### Data listing ###

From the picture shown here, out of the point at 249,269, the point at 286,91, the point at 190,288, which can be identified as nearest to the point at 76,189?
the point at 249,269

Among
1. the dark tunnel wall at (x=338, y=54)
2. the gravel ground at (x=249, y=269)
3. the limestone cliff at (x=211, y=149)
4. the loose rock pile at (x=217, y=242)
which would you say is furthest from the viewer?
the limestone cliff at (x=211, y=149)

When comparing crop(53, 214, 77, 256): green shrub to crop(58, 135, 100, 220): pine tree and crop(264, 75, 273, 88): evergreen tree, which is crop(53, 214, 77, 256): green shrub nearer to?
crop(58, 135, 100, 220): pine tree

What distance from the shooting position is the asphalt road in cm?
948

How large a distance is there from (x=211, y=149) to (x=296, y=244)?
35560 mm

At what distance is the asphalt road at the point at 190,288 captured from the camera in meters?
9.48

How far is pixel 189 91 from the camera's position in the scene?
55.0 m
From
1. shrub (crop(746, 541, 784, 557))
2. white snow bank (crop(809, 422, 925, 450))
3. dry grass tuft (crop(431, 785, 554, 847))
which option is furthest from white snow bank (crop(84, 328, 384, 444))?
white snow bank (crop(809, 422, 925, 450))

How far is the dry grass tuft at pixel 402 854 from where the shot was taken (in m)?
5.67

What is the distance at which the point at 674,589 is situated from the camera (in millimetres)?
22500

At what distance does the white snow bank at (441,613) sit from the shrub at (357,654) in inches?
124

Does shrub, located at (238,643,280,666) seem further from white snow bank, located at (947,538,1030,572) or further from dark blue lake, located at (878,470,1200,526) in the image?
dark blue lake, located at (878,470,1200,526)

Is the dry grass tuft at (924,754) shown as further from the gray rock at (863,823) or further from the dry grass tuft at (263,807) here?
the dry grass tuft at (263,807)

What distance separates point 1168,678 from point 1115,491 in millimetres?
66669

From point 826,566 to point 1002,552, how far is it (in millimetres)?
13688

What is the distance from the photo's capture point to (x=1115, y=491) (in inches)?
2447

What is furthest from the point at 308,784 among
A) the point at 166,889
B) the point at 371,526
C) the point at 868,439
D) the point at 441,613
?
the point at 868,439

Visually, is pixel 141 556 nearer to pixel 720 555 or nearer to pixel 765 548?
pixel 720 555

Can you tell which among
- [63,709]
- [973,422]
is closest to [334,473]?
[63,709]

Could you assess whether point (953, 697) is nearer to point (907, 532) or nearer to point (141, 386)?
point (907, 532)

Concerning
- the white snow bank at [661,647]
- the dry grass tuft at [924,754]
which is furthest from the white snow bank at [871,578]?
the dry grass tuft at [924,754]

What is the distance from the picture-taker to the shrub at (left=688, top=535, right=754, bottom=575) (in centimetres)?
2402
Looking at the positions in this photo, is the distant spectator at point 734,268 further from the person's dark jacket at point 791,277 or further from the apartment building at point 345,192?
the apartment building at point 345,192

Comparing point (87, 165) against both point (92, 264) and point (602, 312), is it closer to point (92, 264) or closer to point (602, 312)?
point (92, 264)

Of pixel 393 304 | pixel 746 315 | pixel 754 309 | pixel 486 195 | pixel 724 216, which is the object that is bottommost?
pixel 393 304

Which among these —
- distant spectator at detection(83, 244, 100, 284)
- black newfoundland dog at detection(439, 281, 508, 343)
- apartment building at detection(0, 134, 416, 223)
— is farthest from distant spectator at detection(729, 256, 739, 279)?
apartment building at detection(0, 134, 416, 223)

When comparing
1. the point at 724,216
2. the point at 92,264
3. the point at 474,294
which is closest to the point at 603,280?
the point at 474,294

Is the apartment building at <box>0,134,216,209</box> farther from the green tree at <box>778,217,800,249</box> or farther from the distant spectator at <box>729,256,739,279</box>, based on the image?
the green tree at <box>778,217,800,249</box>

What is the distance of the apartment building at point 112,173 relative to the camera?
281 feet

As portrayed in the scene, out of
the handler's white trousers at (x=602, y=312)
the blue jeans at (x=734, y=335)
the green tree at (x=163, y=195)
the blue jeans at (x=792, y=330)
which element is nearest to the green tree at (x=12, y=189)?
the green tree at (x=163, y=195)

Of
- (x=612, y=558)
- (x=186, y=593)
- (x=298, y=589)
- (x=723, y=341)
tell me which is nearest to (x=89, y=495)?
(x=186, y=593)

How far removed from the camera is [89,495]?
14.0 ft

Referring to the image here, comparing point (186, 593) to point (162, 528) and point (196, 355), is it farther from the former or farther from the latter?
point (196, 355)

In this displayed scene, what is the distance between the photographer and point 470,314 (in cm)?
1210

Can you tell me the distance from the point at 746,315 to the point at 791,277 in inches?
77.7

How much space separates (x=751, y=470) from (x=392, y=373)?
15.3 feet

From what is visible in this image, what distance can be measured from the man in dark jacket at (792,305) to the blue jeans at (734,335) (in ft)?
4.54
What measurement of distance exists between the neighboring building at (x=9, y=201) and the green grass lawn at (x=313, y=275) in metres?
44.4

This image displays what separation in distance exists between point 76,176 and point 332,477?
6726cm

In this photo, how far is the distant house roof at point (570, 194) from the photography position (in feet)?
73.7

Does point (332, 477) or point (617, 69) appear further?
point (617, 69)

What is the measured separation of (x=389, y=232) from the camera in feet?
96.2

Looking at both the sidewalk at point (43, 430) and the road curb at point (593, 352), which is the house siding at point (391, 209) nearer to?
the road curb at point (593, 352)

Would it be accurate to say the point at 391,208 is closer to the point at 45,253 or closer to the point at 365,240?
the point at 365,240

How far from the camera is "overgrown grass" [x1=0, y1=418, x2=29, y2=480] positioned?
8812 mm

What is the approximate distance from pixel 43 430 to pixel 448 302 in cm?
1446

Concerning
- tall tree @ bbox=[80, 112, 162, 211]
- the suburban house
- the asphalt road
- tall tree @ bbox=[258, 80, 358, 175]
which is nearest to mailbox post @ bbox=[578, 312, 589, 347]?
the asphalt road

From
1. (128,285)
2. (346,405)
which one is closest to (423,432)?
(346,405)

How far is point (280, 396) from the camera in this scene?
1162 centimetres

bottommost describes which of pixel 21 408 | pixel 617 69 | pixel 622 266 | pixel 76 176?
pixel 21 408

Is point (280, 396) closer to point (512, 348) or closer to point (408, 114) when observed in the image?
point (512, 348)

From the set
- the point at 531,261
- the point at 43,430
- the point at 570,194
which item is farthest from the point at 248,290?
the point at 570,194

###

Give all the records again. Match them exactly.

From the picture shown here, out of the point at 249,269, the point at 286,91, the point at 190,288, which can be identified as nearest to the point at 76,189?
the point at 249,269

Among
1. the dark tunnel wall at (x=338, y=54)
2. the gravel ground at (x=249, y=269)
3. the limestone cliff at (x=211, y=149)
4. the loose rock pile at (x=217, y=242)
which would you say is furthest from the viewer?
the limestone cliff at (x=211, y=149)

When comparing crop(53, 214, 77, 256): green shrub to crop(58, 135, 100, 220): pine tree and crop(264, 75, 273, 88): evergreen tree, which is crop(53, 214, 77, 256): green shrub nearer to?
crop(58, 135, 100, 220): pine tree

What distance from the shooting position is the asphalt road in cm?
948

How large a distance is there from (x=211, y=149) to (x=296, y=244)?
35560 mm

At what distance is the asphalt road at the point at 190,288 captured from the camera in meters?
9.48

How far is pixel 189 91 from the camera's position in the scene?
55.0 m
From
1. shrub (crop(746, 541, 784, 557))
2. white snow bank (crop(809, 422, 925, 450))
3. dry grass tuft (crop(431, 785, 554, 847))
which option is furthest from white snow bank (crop(84, 328, 384, 444))?
white snow bank (crop(809, 422, 925, 450))

How far is the dry grass tuft at pixel 402 854 from where the shot was taken (in m)?
5.67

What is the distance at which the point at 674,589 is situated from the camera (in millimetres)?
22500

At what distance does the white snow bank at (441,613) sit from the shrub at (357,654) in inches?
124

Does shrub, located at (238,643,280,666) seem further from white snow bank, located at (947,538,1030,572) or further from dark blue lake, located at (878,470,1200,526) in the image?
dark blue lake, located at (878,470,1200,526)

Is the dry grass tuft at (924,754) shown as further from the gray rock at (863,823) or further from the dry grass tuft at (263,807) here?
the dry grass tuft at (263,807)

What distance separates point 1168,678 from point 1115,491 in millimetres?
66669

From point 826,566 to point 1002,552, how far is it (in millimetres)?
13688

What is the distance from the photo's capture point to (x=1115, y=491) (in inches)?
2447

What is furthest from the point at 308,784 among
A) the point at 166,889
B) the point at 371,526
C) the point at 868,439
D) the point at 441,613
?
the point at 868,439

Visually, is pixel 141 556 nearer to pixel 720 555 or nearer to pixel 765 548?
pixel 720 555

Can you tell which among
- [63,709]
- [973,422]
is closest to [334,473]?
[63,709]

Could you assess whether point (953, 697) is nearer to point (907, 532) or nearer to point (141, 386)?
point (907, 532)

Concerning
- the white snow bank at [661,647]
- the dry grass tuft at [924,754]
which is furthest from the white snow bank at [871,578]?
the dry grass tuft at [924,754]

What is the distance from the picture-taker to the shrub at (left=688, top=535, right=754, bottom=575) (in centimetres)?
2402
Looking at the positions in this photo, is the distant spectator at point 734,268 further from the person's dark jacket at point 791,277 or further from the apartment building at point 345,192?
the apartment building at point 345,192

Comparing point (87, 165) against both point (92, 264) and point (602, 312), is it closer to point (92, 264) or closer to point (602, 312)?
point (92, 264)

Of pixel 393 304 | pixel 746 315 | pixel 754 309 | pixel 486 195 | pixel 724 216, which is the object that is bottommost?
pixel 393 304

Which among these —
- distant spectator at detection(83, 244, 100, 284)
- black newfoundland dog at detection(439, 281, 508, 343)
- apartment building at detection(0, 134, 416, 223)
— is farthest from distant spectator at detection(729, 256, 739, 279)?
apartment building at detection(0, 134, 416, 223)

When comparing
1. the point at 724,216
2. the point at 92,264
3. the point at 474,294
which is closest to the point at 603,280?
the point at 474,294

Is the apartment building at <box>0,134,216,209</box> farther from the green tree at <box>778,217,800,249</box> or farther from the distant spectator at <box>729,256,739,279</box>, based on the image?
the green tree at <box>778,217,800,249</box>

What is the distance of the apartment building at point 112,173 relative to the camera?
281 feet

As portrayed in the scene, out of
the handler's white trousers at (x=602, y=312)
the blue jeans at (x=734, y=335)
the green tree at (x=163, y=195)
the blue jeans at (x=792, y=330)
which element is nearest to the green tree at (x=12, y=189)?
the green tree at (x=163, y=195)

Of
- (x=612, y=558)
- (x=186, y=593)
- (x=298, y=589)
- (x=723, y=341)
tell me which is nearest to (x=89, y=495)?
(x=186, y=593)

How far removed from the camera is [89,495]?
14.0 ft

Referring to the image here, comparing point (186, 593) to point (162, 528) and point (196, 355), is it farther from the former or farther from the latter?
point (196, 355)

In this displayed scene, what is the distance between the photographer and point 470,314 (in cm)?
1210

Can you tell me the distance from the point at 746,315 to the point at 791,277 in inches?
77.7

How much space separates (x=751, y=470) from (x=392, y=373)?
15.3 feet

From what is visible in this image, what distance can be measured from the man in dark jacket at (792,305) to the blue jeans at (734,335) (in ft)?
4.54
What measurement of distance exists between the neighboring building at (x=9, y=201) and the green grass lawn at (x=313, y=275) in metres?
44.4

This image displays what separation in distance exists between point 76,176 and point 332,477?
6726cm

In this photo, how far is the distant house roof at point (570, 194) from the photography position (in feet)?
73.7

Does point (332, 477) or point (617, 69) appear further?
point (617, 69)

What is the measured separation of (x=389, y=232) from the camera in feet?
96.2

Looking at both the sidewalk at point (43, 430) and the road curb at point (593, 352), which is the house siding at point (391, 209) nearer to?
the road curb at point (593, 352)

Would it be accurate to say the point at 391,208 is closer to the point at 45,253 or closer to the point at 365,240?
the point at 365,240

How far from the camera is "overgrown grass" [x1=0, y1=418, x2=29, y2=480] positioned?
8812 mm

What is the approximate distance from pixel 43 430 to pixel 448 302 in cm?
1446

Concerning
- tall tree @ bbox=[80, 112, 162, 211]
- the suburban house
- the asphalt road
- tall tree @ bbox=[258, 80, 358, 175]
which is nearest to mailbox post @ bbox=[578, 312, 589, 347]?
the asphalt road

From
1. (128,285)
2. (346,405)
which one is closest to (423,432)?
(346,405)

How far is point (280, 396) from the camera in this scene?
1162 centimetres

bottommost describes which of pixel 21 408 | pixel 617 69 | pixel 622 266 | pixel 76 176?
pixel 21 408

Is point (280, 396) closer to point (512, 348) or closer to point (408, 114) when observed in the image?
point (512, 348)

From the set
- the point at 531,261
- the point at 43,430
- the point at 570,194
which item is farthest from the point at 248,290?
the point at 570,194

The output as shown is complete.